# INPUT RECORDS
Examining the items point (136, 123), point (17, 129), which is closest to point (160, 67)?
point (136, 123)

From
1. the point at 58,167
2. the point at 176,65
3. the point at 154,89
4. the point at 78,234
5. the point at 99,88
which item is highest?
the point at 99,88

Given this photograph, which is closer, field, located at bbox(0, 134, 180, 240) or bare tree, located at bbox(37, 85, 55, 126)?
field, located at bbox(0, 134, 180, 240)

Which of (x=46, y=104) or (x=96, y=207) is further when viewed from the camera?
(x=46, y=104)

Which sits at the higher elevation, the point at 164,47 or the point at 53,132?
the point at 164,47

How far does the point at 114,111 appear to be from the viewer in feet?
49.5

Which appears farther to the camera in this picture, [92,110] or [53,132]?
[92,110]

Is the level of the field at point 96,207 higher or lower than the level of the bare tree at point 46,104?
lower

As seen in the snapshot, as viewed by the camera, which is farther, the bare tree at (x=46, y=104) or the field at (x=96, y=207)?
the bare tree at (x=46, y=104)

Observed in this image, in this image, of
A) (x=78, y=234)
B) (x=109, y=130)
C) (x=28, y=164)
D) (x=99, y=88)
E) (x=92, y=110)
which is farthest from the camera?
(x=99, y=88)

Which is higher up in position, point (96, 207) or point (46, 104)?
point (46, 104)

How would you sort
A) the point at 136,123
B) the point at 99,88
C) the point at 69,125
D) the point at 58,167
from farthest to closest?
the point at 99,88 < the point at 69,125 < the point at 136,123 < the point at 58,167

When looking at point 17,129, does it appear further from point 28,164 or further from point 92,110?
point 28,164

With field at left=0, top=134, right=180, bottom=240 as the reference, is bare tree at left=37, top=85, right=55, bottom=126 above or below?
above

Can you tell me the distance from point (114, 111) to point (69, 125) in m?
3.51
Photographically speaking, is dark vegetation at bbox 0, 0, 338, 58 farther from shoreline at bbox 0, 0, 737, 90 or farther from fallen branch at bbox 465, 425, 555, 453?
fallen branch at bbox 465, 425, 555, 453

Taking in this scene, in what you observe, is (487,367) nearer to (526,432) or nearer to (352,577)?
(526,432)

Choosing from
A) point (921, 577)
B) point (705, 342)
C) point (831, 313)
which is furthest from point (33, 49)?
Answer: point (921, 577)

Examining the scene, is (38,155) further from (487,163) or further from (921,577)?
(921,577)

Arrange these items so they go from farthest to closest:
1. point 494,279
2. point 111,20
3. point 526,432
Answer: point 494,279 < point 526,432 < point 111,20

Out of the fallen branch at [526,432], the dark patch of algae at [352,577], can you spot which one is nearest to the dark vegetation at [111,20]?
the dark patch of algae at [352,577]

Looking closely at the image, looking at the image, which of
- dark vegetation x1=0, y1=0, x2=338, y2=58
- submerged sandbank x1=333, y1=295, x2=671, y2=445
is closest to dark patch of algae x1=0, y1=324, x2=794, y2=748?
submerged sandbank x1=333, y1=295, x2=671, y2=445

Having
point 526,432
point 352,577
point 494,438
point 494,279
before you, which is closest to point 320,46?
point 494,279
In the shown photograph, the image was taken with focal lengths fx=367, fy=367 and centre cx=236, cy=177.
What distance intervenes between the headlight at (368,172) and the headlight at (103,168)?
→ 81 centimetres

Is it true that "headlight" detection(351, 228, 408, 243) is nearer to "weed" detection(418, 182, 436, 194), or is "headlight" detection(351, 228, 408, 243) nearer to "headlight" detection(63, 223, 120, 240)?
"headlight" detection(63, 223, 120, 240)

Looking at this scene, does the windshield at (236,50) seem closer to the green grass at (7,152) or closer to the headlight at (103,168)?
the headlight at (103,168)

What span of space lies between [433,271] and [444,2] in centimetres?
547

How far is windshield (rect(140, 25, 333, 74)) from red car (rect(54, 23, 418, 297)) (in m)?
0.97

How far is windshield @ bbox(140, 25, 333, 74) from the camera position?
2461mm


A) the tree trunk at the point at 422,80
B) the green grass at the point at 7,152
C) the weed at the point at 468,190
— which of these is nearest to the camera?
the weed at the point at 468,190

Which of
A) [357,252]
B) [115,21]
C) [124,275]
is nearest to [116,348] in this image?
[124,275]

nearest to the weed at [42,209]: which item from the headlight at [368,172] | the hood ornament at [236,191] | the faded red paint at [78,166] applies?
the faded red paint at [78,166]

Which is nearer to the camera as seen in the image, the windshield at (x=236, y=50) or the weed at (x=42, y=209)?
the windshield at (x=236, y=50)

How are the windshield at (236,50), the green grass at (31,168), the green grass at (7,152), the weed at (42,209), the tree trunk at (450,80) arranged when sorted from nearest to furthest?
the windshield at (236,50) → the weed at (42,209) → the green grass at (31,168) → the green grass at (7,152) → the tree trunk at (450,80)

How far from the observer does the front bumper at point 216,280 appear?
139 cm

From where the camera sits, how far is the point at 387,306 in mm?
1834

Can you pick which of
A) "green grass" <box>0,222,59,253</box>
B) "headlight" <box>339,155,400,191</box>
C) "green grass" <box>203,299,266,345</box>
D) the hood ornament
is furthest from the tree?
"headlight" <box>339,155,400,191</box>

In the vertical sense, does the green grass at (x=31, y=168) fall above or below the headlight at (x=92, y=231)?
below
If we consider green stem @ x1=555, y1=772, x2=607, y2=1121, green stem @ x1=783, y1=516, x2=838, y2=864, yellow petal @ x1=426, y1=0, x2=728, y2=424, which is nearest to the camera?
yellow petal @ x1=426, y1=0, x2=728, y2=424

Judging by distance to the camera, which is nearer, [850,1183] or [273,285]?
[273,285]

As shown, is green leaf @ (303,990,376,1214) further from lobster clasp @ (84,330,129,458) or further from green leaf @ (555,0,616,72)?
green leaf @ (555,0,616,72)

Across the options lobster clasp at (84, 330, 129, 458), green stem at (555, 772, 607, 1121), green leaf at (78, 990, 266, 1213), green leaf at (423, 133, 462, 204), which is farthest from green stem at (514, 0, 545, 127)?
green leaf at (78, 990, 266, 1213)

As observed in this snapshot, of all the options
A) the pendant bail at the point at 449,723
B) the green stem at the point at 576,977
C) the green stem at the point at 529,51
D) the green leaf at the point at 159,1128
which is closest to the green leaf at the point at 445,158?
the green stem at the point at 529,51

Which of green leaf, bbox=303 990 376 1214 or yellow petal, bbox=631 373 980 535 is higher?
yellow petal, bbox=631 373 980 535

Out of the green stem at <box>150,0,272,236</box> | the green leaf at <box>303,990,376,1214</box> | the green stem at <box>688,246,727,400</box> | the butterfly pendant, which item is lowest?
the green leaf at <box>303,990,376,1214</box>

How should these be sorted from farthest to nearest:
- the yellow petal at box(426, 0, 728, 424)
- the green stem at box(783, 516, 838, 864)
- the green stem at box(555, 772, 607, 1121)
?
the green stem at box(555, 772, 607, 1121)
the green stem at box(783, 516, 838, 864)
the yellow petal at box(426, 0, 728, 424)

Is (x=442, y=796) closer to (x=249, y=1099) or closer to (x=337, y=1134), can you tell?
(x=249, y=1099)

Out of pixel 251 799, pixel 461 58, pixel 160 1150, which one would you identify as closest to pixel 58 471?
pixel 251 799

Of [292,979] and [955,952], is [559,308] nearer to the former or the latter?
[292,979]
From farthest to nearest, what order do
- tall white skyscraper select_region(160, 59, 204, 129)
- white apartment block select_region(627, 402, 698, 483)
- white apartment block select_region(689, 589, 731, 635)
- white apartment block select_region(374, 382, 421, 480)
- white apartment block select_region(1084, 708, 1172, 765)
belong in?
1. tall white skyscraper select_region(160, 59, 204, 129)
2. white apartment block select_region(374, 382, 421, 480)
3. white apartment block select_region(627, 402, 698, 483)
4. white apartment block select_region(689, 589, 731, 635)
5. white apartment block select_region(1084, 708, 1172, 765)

# EXERCISE TASK
Reproduce every row above word for word, keeping each one unchanged.

# THE OUTPUT
Examining the items point (136, 123), point (17, 129), which is closest to point (160, 67)?
point (136, 123)

From
1. the point at 58,167
2. the point at 176,65
3. the point at 154,89
4. the point at 78,234
5. the point at 99,88
which item is highest?
the point at 99,88

Given this photograph, which is closer, field, located at bbox(0, 134, 180, 240) or bare tree, located at bbox(37, 85, 55, 126)?
field, located at bbox(0, 134, 180, 240)

Which of (x=46, y=104) or (x=96, y=207) is further when viewed from the camera?
(x=46, y=104)

Which sits at the higher elevation, the point at 164,47 or the point at 53,132?
the point at 164,47

How far does the point at 114,111 appear to be from the viewer in feet?
49.5

Which appears farther to the camera in this picture, [92,110] or [53,132]?
[92,110]

Is the level of the field at point 96,207 higher or lower than the level of the bare tree at point 46,104?
lower

As seen in the snapshot, as viewed by the camera, which is farther, the bare tree at (x=46, y=104) or the field at (x=96, y=207)?
the bare tree at (x=46, y=104)

Observed in this image, in this image, of
A) (x=78, y=234)
B) (x=109, y=130)
C) (x=28, y=164)
D) (x=99, y=88)
E) (x=92, y=110)
which is farthest from the camera?
(x=99, y=88)

Which is higher up in position, point (96, 207) or point (46, 104)?
point (46, 104)

How would you sort
A) the point at 136,123
B) the point at 99,88
C) the point at 69,125
D) the point at 58,167
from farthest to closest?
the point at 99,88 < the point at 69,125 < the point at 136,123 < the point at 58,167

When looking at point 17,129, does it appear further from point 28,164 or further from point 92,110?
point 28,164

With field at left=0, top=134, right=180, bottom=240 as the reference, is bare tree at left=37, top=85, right=55, bottom=126 above or below?
above

Can you tell me the distance from point (114, 111) to point (69, 125) in m?
3.51
Photographically speaking, is dark vegetation at bbox 0, 0, 338, 58 farther from shoreline at bbox 0, 0, 737, 90 or farther from fallen branch at bbox 465, 425, 555, 453?
fallen branch at bbox 465, 425, 555, 453

Taking in this scene, in what you observe, is (487,367) nearer to (526,432) or nearer to (352,577)?
(526,432)

Choosing from
A) point (921, 577)
B) point (705, 342)
C) point (831, 313)
which is furthest from point (33, 49)?
Answer: point (921, 577)

Examining the scene, is (38,155) further from (487,163) or further from (921,577)?
(921,577)

Arrange these items so they go from farthest to closest:
1. point 494,279
2. point 111,20
3. point 526,432
Answer: point 494,279 < point 526,432 < point 111,20

Out of the fallen branch at [526,432], the dark patch of algae at [352,577], can you spot which one is nearest to the dark vegetation at [111,20]?
the dark patch of algae at [352,577]

Looking closely at the image, looking at the image, which of
- dark vegetation x1=0, y1=0, x2=338, y2=58
- submerged sandbank x1=333, y1=295, x2=671, y2=445
is closest to dark patch of algae x1=0, y1=324, x2=794, y2=748?
submerged sandbank x1=333, y1=295, x2=671, y2=445

Having
point 526,432
point 352,577
point 494,438
point 494,279
before you, which is closest to point 320,46?
point 494,279
In the shown photograph, the image was taken with focal lengths fx=367, fy=367 and centre cx=236, cy=177.
What distance intervenes between the headlight at (368,172) and the headlight at (103,168)?
→ 81 centimetres

Is it true that "headlight" detection(351, 228, 408, 243) is nearer to "weed" detection(418, 182, 436, 194), or is "headlight" detection(351, 228, 408, 243) nearer to "headlight" detection(63, 223, 120, 240)?
"headlight" detection(63, 223, 120, 240)

Looking at this scene, does the windshield at (236,50) seem closer to the green grass at (7,152) or closer to the headlight at (103,168)?
the headlight at (103,168)

What span of space lies between [433,271] and [444,2] in centimetres?
547

How far is windshield (rect(140, 25, 333, 74)) from red car (rect(54, 23, 418, 297)) (in m)?
0.97

How far is windshield @ bbox(140, 25, 333, 74) from the camera position?
2461mm


A) the tree trunk at the point at 422,80
B) the green grass at the point at 7,152
C) the weed at the point at 468,190
— which of these is nearest to the camera?
the weed at the point at 468,190

Which of
A) [357,252]
B) [115,21]
C) [124,275]
is nearest to [116,348] in this image?
[124,275]

nearest to the weed at [42,209]: which item from the headlight at [368,172] | the hood ornament at [236,191] | the faded red paint at [78,166] applies?
the faded red paint at [78,166]

Which is nearer to the camera as seen in the image, the windshield at (x=236, y=50) or the weed at (x=42, y=209)?
the windshield at (x=236, y=50)

How are the windshield at (236,50), the green grass at (31,168), the green grass at (7,152), the weed at (42,209), the tree trunk at (450,80) arranged when sorted from nearest to furthest?
the windshield at (236,50) → the weed at (42,209) → the green grass at (31,168) → the green grass at (7,152) → the tree trunk at (450,80)

How far from the observer does the front bumper at point 216,280 appear?
139 cm

From where the camera sits, how far is the point at 387,306 in mm?
1834

Can you pick which of
A) "green grass" <box>0,222,59,253</box>
B) "headlight" <box>339,155,400,191</box>
C) "green grass" <box>203,299,266,345</box>
D) the hood ornament
is furthest from the tree?
"headlight" <box>339,155,400,191</box>

In the vertical sense, does the green grass at (x=31, y=168) fall above or below the headlight at (x=92, y=231)?
below
If we consider green stem @ x1=555, y1=772, x2=607, y2=1121, green stem @ x1=783, y1=516, x2=838, y2=864, yellow petal @ x1=426, y1=0, x2=728, y2=424, which is nearest to the camera?
yellow petal @ x1=426, y1=0, x2=728, y2=424

Judging by distance to the camera, which is nearer, [850,1183] or [273,285]?
[273,285]

As shown, is green leaf @ (303,990,376,1214) further from lobster clasp @ (84,330,129,458) or further from green leaf @ (555,0,616,72)?
green leaf @ (555,0,616,72)

Across the options lobster clasp at (84, 330, 129, 458), green stem at (555, 772, 607, 1121), green leaf at (78, 990, 266, 1213), green leaf at (423, 133, 462, 204), which is farthest from green stem at (514, 0, 545, 127)?
green leaf at (78, 990, 266, 1213)

As observed in this snapshot, of all the options
A) the pendant bail at the point at 449,723
B) the green stem at the point at 576,977
C) the green stem at the point at 529,51
D) the green leaf at the point at 159,1128
which is closest to the green leaf at the point at 445,158?
the green stem at the point at 529,51

Which of green leaf, bbox=303 990 376 1214 or yellow petal, bbox=631 373 980 535 is higher?
yellow petal, bbox=631 373 980 535

Out of the green stem at <box>150,0,272,236</box> | the green leaf at <box>303,990,376,1214</box> | the green stem at <box>688,246,727,400</box> | the butterfly pendant, which item is lowest?
the green leaf at <box>303,990,376,1214</box>

How should these be sorted from farthest to nearest:
- the yellow petal at box(426, 0, 728, 424)
- the green stem at box(783, 516, 838, 864)
- the green stem at box(555, 772, 607, 1121)
?
the green stem at box(555, 772, 607, 1121)
the green stem at box(783, 516, 838, 864)
the yellow petal at box(426, 0, 728, 424)

Is (x=442, y=796) closer to (x=249, y=1099) or closer to (x=337, y=1134), can you tell?
(x=249, y=1099)

Out of pixel 251 799, pixel 461 58, pixel 160 1150, which one would you identify as closest to pixel 58 471?
pixel 251 799

Of [292,979] and [955,952], is [559,308] nearer to the former or the latter?
[292,979]
From farthest to nearest, what order do
- tall white skyscraper select_region(160, 59, 204, 129)
- white apartment block select_region(627, 402, 698, 483)
- white apartment block select_region(689, 589, 731, 635)
- white apartment block select_region(374, 382, 421, 480)
- white apartment block select_region(1084, 708, 1172, 765)
belong in?
1. tall white skyscraper select_region(160, 59, 204, 129)
2. white apartment block select_region(374, 382, 421, 480)
3. white apartment block select_region(627, 402, 698, 483)
4. white apartment block select_region(689, 589, 731, 635)
5. white apartment block select_region(1084, 708, 1172, 765)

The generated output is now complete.